Le bout de la chaussure debout dans la luisance de sa couleur reflétait comme en un miroir mat ce qui se trouvait hors champ, miroir de lettres et de glaciers, pour nouer à la marche d’écrire un peu de la chaleur éteinte de la boue qui viendra inexorablement maculer la surface lisse. La déconvenue n’eut pas lieu. C’est-à-dire que rien ne me lassait d’elles. Et même si parfois, devant leur mutisme superbe, je songeais à m’en séparer, quelque chose me retenait. En elles s’abritait l’enclos d’un temps hors du temps qui était mien et que je gaspillais comme si j’étais éternel. Écrit sur le côté : The Légendaire shoes Une hirondelle chaude niderait ici, après le long voyage des trente-deux œillets pour attacher le corps aux chemins. Chaussures rouges seriez-vous les sœurs des sandales qu’Empédocle a laissées au bord de l’Etna, à moins qu’elles n’aient été crachées par le volcan qui n’en a pas voulues. Porté par cette figure insolite de la marche, je n’osai pas encore m’aventurer dans les arcanes neufs. J’étais encore en route dans des détours innombrables, cherchant parfois à m’éviter, quand je compris que cet évitement était la forme même de mon être là. Cela ne me fit pas plaisir. Je dus avaler cette couleuvre et me remettre en route parmi les multiples écarts que je m’étais forgé. Mon corps d’écriture marche avec ses ailerons rouges vers tout ce qui adviendra. Dans l’enjambée se réalise tout ce que marcher n’aura pas su dire et garde là dans l’invisible. Sans écart, pas de marche. Rien que du piétinement. Les oiseaux rouges séparés touchent les tiges du soleil, les plient et les renvoient aux yeux qui déjà ne regardent plus ce que la couleur cloue à la lumière. La couleur du cœur est ainsi et ne se laisse pas voir. Ce que je dois traverser là me mènera au plus pur de l’espace maintenant que je sais me tenir droit dans les écarts. Avancer, reculer, se tiennent en équilibre, non pas dans l’arrêt, ni dans la suspension du mouvement, mais dans le cheminement même des mots, dans la trace des écarts que ces deux légendaires shoes inventent sur le sol des pages noires. Courir alors me fut une fête. Courir avec elles dans mes près d’enfance jusqu’au point de rupture de la mort qui rôde autour de nous et nous fige dans l’élan d’être. Mais cela déclencha en moi un surcroît d’amour. Et les visages des miens m’ouvrirent un sentier merveilleux.

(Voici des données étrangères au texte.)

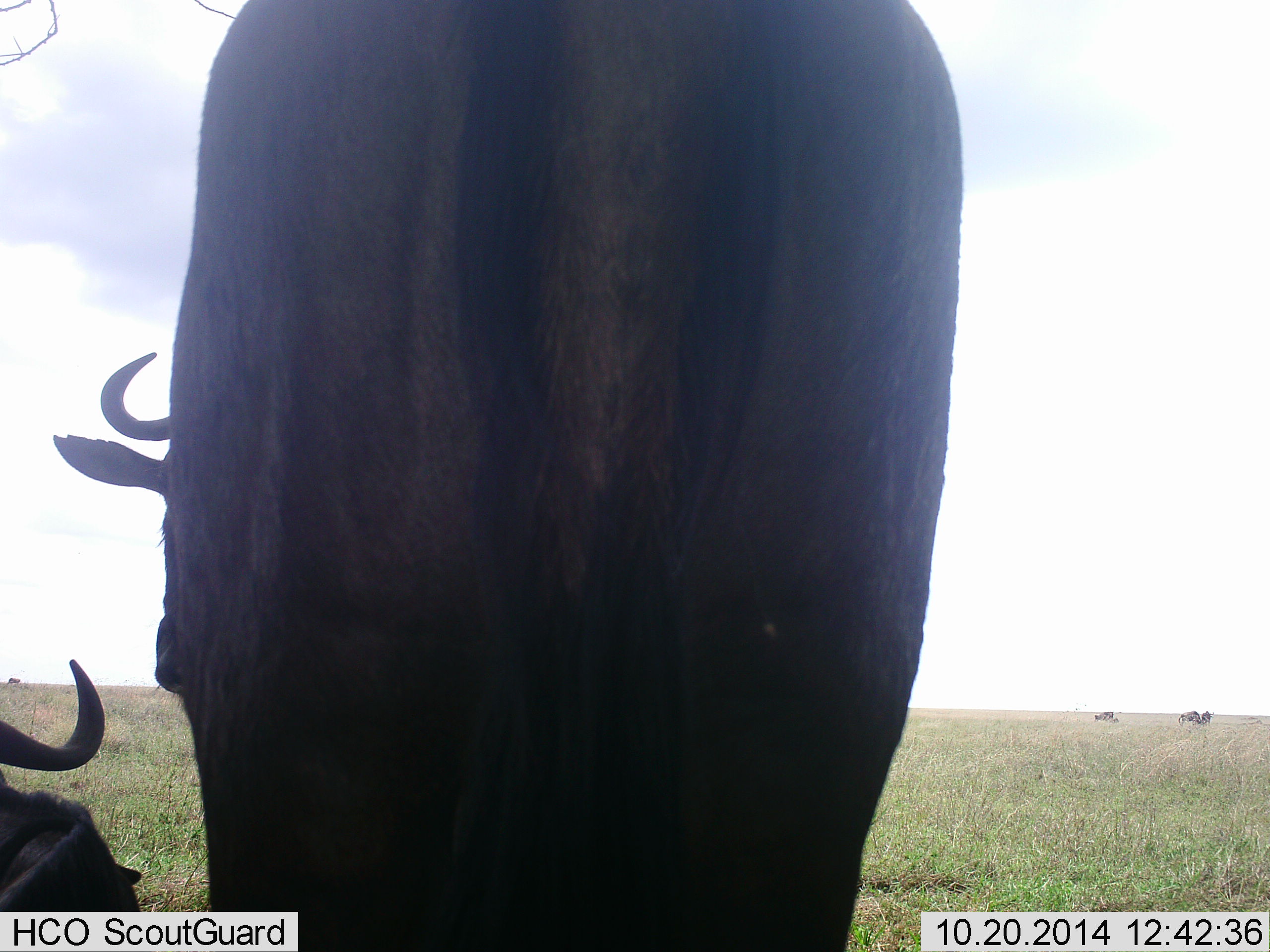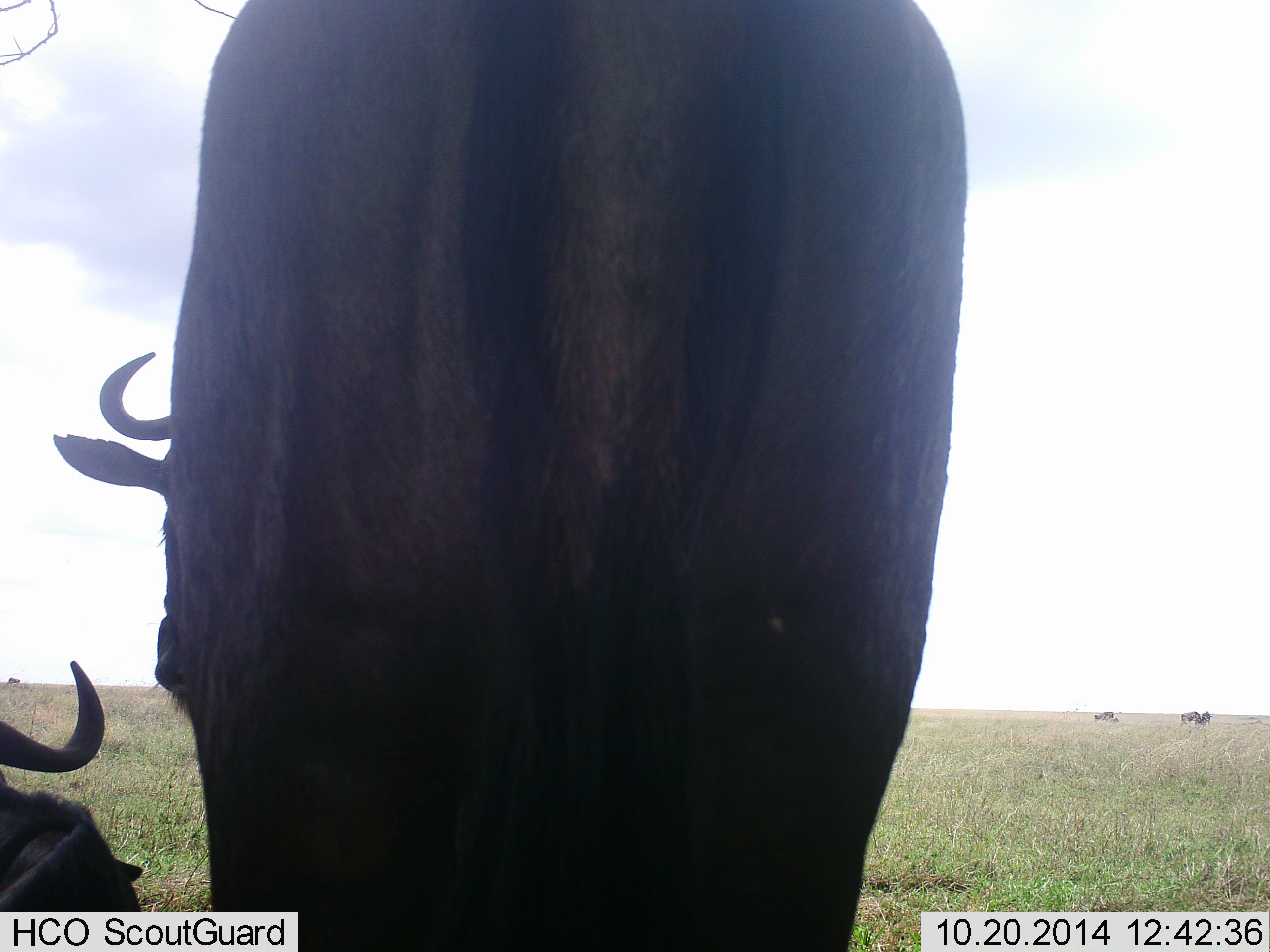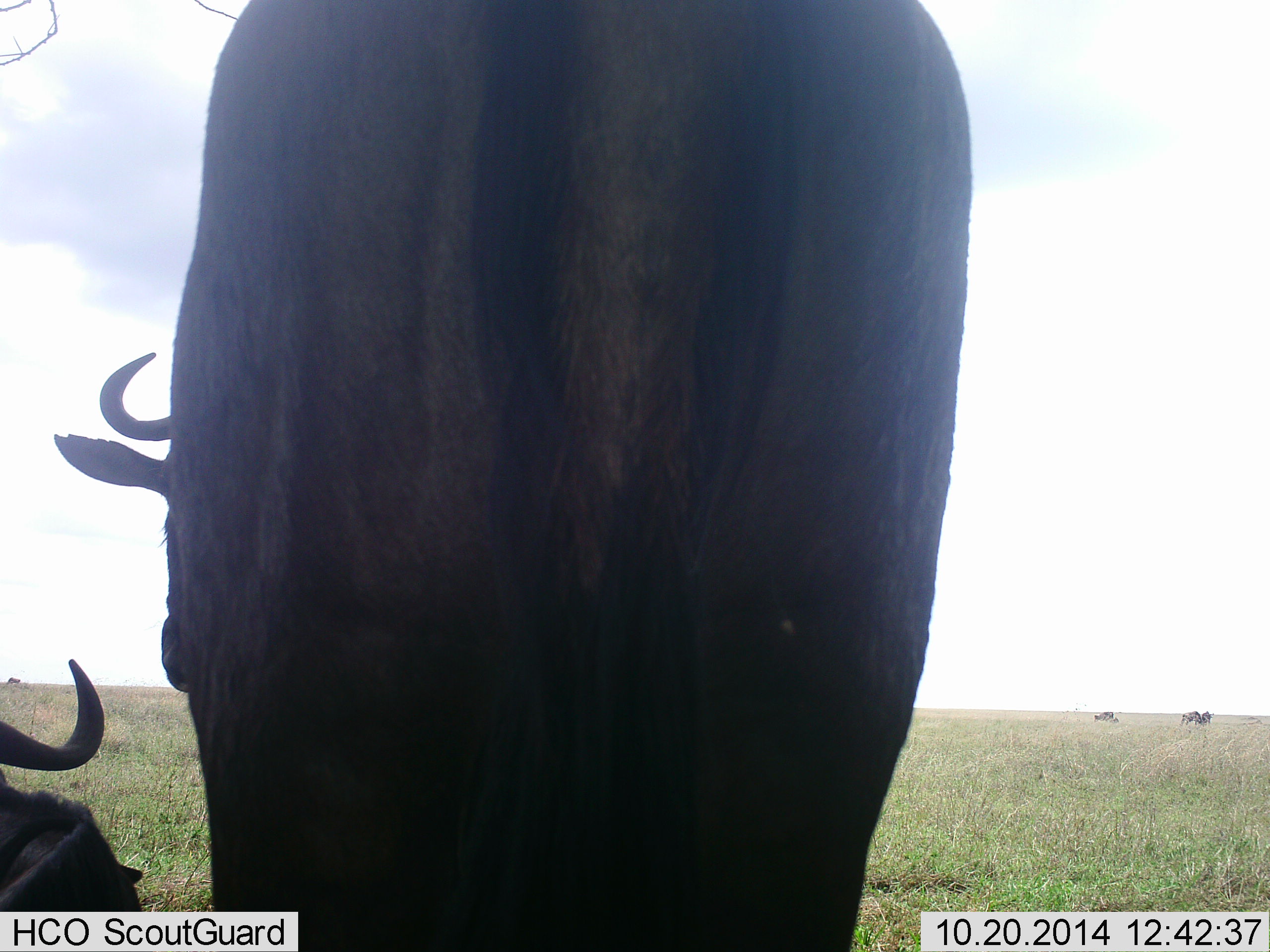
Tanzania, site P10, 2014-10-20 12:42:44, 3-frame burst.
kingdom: Animalia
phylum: Chordata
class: Mammalia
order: Artiodactyla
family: Bovidae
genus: Connochaetes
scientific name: Connochaetes taurinus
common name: blue wildebeest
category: wildebeest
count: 5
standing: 90%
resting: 90%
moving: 0%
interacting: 0%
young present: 0%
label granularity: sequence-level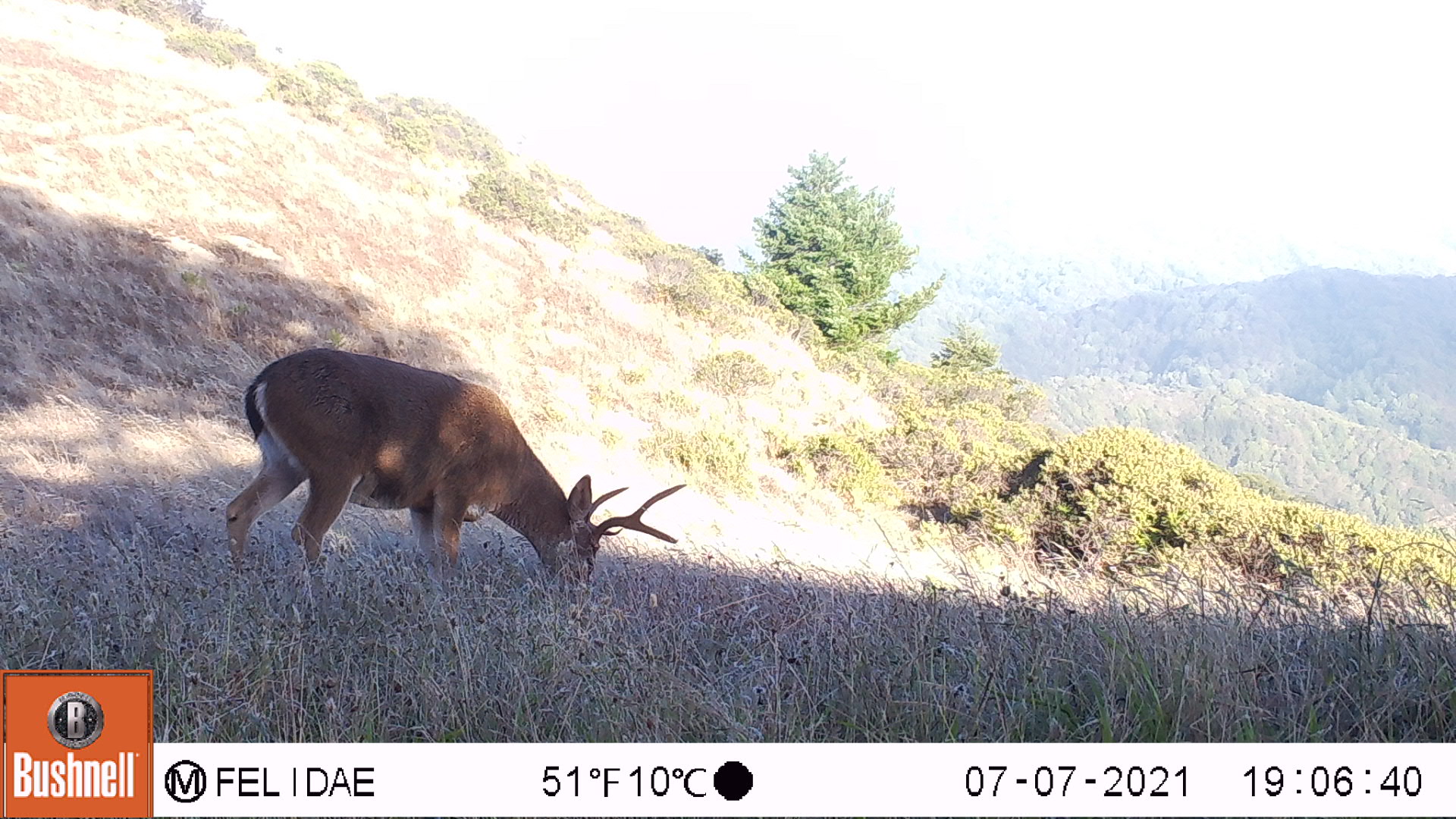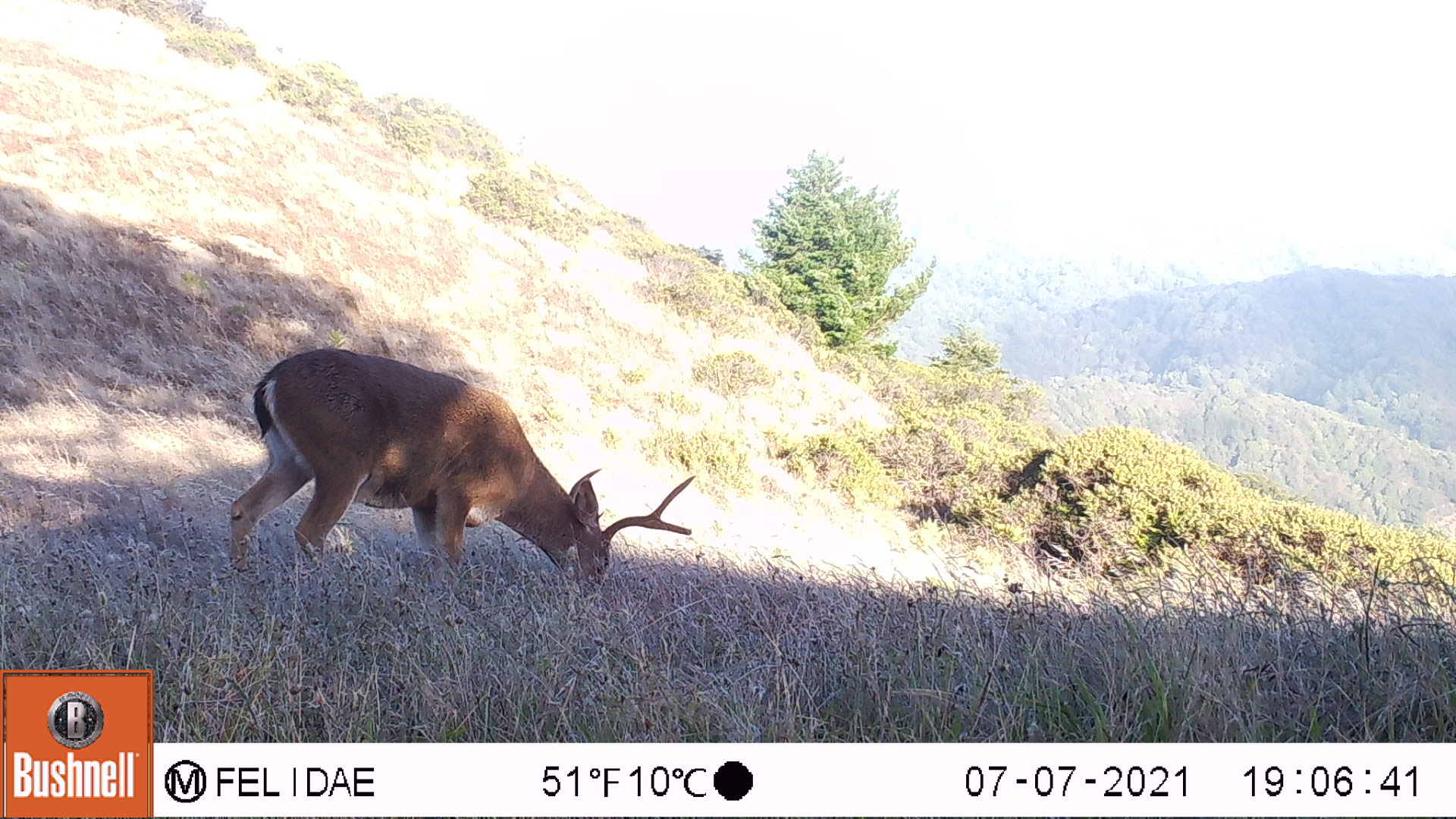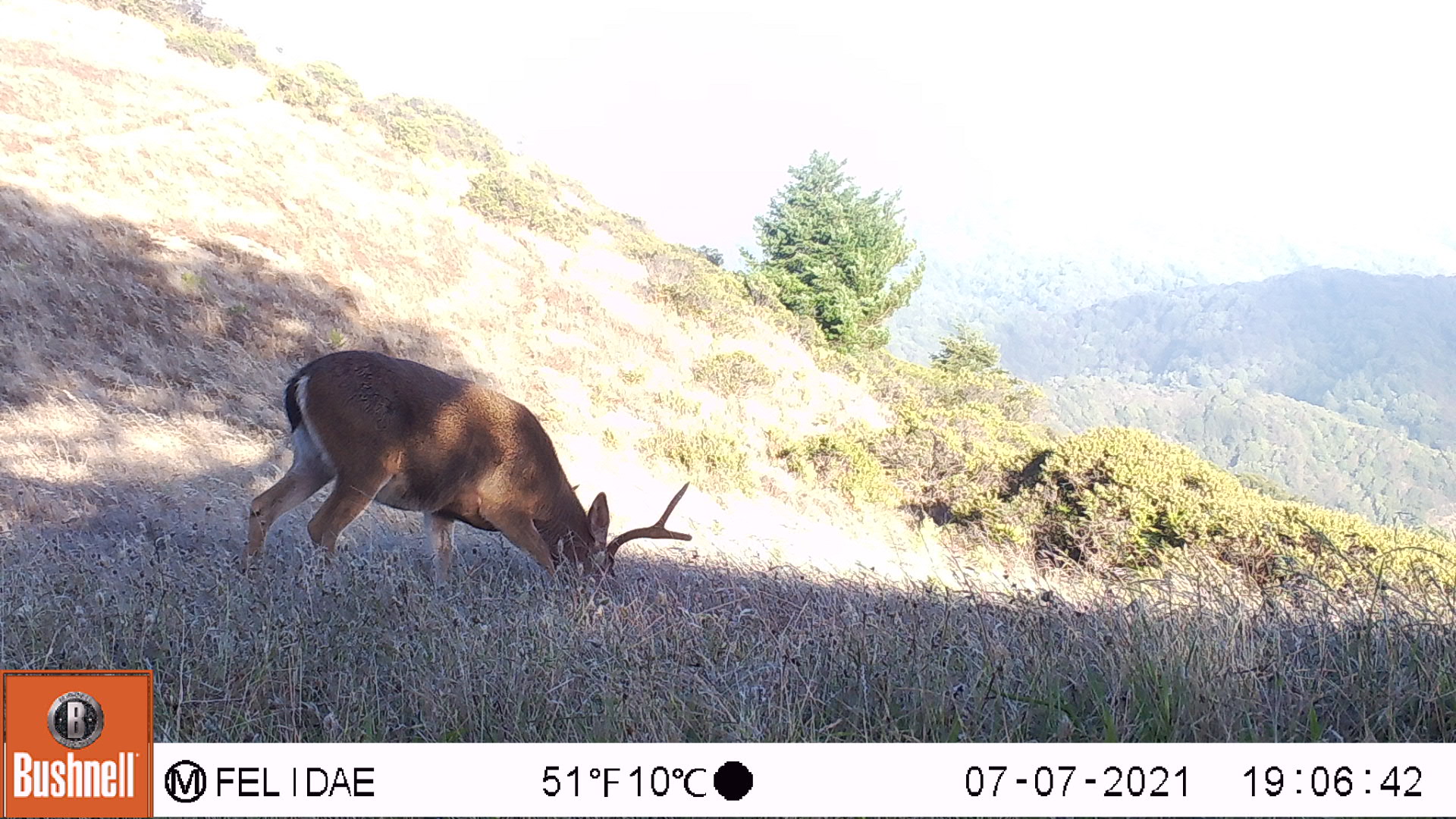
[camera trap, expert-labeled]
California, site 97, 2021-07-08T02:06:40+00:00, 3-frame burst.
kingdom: Animalia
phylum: Chordata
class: Mammalia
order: Artiodactyla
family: Cervidae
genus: Odocoileus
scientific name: Odocoileus hemionus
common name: mule deer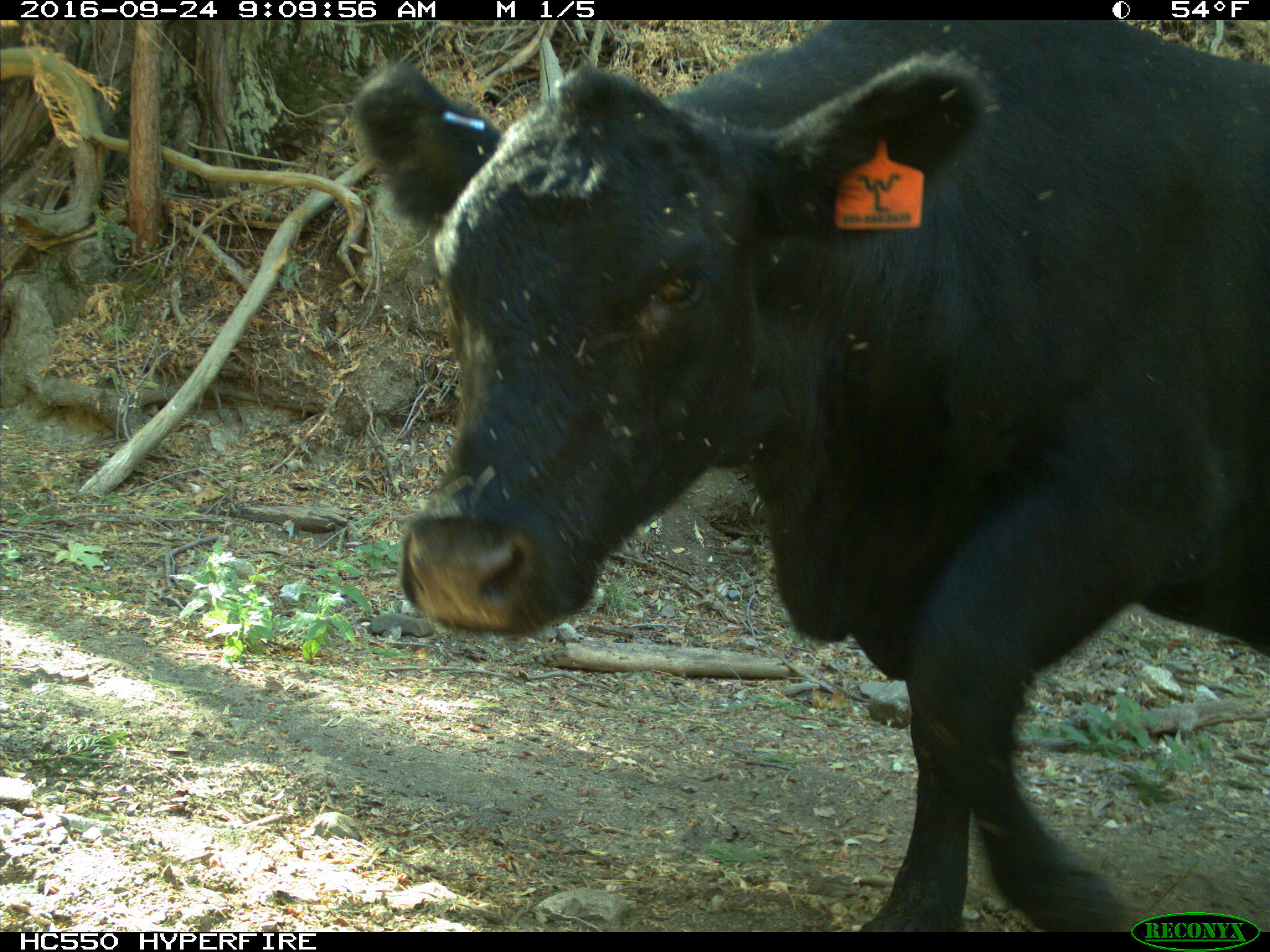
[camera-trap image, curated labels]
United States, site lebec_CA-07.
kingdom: Animalia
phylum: Chordata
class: Mammalia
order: Artiodactyla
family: Bovidae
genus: Bos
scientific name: Bos taurus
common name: domestic cow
Bos taurus (domestic cow).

Je n’ai pas trouvé cette paire de chaussures rue Goya, mais dans une rue voisine dont j’ai oublié le nom. C’est donc dans un écart toujours recommencé que je peux graver dans ma voix ce qui se lève au plus profond des plis de ma langue, là où routes captives et chaussures rouges se sont attachées à me faire renaître.
Le stylite
Je ne pourrais plus bêcher, bêcher y a trop de pierres
Quelqu’un les a arrosées, elles ont grossi, ont poussé
On a fait un champ de pierres entretenu par les fées
par les faits et autres gestes que j’avais ensemencés.
C’était jour de grand flottement dans la langue quand je me suis échappé de l’autre espace délaissé. Échappé, comme une fusée, au point de me demander pourquoi cela n’a-t-il pas eu lieu plus tôt ! Je m’étais assis d’abord pour reprendre souffle, au milieu de la mer de roches dévalant vers le Lot.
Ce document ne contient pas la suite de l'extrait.